O’Reilly’s rambunctious, enigmatic life began in May 1854 in Waterbury, Connecticut. Both his parents were Irish immigrants, and he was the oldest of five children. At an early age, he – like so many other Waterbury residents of that era – began working in the brass industry (Waterbury is nicknamed “The Brass City”).
The electric tattooing machine was officially patented on 8 December 1891 by a New York tattoo artist named Samuel O’Reilly. But even O’Reilly would be the first to admit that his invention was really an adaptation of a machine invented by Thomas Edison—the Autographic Printing Pen. O’Reilly witnessed a demonstration of the electric pen, a sort of writing drill that Edison had built to allow documents to be etched into stencils and then copied. The electric pen was a failure. The tattooing machine was an unqualified, worldwide smash.
O’Reilly’s tattoo machine worked by using a hollow needle filled with permanent ink. An electric motor powered the needle in and out of the skin at a rate of up to 50 punctures per second. The tattoo needle inserted a small drop of ink below the surface of the skin each time. The original machine patent allowed for different sized needles deliver varying amounts of ink, a very design-focused consideration.
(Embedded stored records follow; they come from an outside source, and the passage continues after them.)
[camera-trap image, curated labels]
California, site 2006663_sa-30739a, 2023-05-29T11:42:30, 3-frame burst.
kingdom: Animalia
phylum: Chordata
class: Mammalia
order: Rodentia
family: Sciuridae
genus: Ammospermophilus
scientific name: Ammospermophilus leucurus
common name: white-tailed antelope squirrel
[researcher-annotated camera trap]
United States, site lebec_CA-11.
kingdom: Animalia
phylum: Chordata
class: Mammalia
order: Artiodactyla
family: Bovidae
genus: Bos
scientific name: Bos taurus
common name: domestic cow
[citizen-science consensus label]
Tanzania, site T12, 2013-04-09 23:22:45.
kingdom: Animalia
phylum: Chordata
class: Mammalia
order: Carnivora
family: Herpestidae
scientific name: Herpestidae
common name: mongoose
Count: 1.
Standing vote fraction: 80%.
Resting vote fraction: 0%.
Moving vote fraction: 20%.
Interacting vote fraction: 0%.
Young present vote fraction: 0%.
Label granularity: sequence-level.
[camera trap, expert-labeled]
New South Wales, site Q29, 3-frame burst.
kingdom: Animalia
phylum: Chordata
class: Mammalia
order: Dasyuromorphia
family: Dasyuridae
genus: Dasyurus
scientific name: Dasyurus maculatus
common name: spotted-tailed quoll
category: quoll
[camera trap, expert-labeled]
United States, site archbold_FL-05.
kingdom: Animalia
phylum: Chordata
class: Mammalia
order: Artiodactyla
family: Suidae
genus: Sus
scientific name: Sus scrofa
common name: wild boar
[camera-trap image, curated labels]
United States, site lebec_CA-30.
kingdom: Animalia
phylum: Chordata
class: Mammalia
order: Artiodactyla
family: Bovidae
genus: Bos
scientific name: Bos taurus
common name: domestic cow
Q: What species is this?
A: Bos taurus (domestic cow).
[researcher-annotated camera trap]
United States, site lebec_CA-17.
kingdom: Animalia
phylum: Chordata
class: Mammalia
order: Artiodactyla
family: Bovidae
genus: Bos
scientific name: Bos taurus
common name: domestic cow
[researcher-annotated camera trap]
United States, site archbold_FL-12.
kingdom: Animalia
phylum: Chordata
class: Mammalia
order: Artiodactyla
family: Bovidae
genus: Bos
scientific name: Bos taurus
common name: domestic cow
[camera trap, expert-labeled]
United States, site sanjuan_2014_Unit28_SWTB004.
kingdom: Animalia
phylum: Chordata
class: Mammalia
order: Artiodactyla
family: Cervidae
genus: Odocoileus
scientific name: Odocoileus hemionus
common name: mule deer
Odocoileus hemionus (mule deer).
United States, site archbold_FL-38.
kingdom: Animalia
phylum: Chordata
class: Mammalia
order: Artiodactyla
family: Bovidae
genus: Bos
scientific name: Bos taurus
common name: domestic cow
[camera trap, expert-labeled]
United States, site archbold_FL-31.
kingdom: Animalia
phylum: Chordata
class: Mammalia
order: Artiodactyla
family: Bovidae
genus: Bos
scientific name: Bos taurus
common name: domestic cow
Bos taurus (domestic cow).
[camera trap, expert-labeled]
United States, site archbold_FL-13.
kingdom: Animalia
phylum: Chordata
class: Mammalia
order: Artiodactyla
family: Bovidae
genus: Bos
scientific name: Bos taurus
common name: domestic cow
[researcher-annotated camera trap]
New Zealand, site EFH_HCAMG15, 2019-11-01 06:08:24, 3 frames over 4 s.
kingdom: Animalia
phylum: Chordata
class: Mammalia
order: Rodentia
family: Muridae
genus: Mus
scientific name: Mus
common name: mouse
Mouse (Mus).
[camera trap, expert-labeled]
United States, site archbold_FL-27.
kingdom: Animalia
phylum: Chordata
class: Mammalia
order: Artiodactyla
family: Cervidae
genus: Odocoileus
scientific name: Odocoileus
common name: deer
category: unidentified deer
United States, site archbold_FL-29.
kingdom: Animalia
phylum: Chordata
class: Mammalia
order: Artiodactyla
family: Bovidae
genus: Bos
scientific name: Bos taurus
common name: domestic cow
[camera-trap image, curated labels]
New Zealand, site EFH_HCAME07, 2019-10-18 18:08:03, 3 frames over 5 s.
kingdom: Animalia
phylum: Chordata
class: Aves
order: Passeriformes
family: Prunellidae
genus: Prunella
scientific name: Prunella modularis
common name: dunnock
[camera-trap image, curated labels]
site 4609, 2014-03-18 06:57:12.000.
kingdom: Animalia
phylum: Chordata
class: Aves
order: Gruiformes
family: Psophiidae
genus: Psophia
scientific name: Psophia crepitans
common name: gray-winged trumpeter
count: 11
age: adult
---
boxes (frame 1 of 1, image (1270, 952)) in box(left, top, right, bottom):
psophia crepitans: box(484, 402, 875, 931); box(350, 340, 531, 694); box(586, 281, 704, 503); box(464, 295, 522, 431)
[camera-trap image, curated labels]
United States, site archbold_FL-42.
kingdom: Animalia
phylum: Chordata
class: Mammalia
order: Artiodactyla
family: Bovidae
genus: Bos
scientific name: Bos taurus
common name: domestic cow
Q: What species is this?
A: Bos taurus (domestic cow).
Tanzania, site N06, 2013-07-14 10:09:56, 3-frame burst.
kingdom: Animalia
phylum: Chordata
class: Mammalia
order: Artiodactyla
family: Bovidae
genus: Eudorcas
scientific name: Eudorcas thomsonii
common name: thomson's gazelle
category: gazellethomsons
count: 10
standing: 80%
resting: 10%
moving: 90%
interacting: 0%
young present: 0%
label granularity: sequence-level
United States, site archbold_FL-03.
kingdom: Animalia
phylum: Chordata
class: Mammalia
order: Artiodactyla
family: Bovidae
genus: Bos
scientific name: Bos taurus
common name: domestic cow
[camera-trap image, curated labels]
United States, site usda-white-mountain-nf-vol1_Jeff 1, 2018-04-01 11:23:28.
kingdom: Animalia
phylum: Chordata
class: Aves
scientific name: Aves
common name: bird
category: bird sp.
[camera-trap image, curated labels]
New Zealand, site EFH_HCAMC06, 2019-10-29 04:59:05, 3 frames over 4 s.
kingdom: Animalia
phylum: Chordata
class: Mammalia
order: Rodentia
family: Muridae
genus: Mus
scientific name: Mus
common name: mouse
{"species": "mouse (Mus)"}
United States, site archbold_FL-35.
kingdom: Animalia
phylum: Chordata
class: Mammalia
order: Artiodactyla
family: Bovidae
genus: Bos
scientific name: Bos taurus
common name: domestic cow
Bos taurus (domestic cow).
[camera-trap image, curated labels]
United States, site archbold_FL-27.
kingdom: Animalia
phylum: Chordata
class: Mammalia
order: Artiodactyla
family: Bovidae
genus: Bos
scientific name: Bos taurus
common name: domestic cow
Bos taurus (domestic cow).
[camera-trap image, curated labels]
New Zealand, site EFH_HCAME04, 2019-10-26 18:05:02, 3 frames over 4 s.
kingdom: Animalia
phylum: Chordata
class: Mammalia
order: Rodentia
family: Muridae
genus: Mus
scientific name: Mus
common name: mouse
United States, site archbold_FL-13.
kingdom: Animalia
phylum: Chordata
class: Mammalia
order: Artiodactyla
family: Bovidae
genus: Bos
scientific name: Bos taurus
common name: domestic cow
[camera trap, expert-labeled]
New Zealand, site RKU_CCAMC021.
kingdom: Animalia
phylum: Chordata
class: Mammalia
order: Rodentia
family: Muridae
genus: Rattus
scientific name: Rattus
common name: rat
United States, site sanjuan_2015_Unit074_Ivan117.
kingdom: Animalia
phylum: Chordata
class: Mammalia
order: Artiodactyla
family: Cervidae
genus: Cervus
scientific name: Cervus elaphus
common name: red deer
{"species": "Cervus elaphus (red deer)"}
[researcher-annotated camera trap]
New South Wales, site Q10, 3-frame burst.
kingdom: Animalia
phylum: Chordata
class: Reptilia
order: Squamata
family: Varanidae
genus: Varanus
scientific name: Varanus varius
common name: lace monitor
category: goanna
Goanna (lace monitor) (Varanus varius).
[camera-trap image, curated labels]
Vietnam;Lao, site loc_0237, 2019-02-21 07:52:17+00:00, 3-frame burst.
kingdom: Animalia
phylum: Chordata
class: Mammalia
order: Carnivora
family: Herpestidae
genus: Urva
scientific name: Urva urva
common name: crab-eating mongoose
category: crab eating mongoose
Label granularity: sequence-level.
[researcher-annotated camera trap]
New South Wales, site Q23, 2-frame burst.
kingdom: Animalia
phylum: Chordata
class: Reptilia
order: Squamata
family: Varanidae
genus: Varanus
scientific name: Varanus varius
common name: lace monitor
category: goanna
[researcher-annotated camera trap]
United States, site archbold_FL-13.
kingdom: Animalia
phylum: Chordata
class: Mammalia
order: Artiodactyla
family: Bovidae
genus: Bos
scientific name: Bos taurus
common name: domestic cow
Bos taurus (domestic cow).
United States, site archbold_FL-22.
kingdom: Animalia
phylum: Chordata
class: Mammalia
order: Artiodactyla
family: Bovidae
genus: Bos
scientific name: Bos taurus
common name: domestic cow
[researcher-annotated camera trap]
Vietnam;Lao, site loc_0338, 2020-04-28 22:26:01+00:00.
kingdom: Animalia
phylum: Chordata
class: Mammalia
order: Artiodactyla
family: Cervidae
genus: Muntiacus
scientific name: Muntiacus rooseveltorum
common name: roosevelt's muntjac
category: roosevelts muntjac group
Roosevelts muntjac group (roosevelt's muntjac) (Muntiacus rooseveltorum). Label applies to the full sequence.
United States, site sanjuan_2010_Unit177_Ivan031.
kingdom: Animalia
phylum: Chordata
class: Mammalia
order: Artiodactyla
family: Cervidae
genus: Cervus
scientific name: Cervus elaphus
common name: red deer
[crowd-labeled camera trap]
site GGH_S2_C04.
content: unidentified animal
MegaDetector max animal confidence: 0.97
Before O’Reilly’s innovation, tattoos—the word comes from the Tahitian word “tatu” which means “to mark something”—were much harder to make. Tattoo artists worked by hand, perforating the skin perhaps three times a second as they installed their designs. O’Reilly’s machine with its 50 perforations per second was an enormous improvement in efficiency.
Further enhancements and refinements to the tattoo machine have been made and the modern tattooing device is now capable of delivering 3,000 punctures per minute.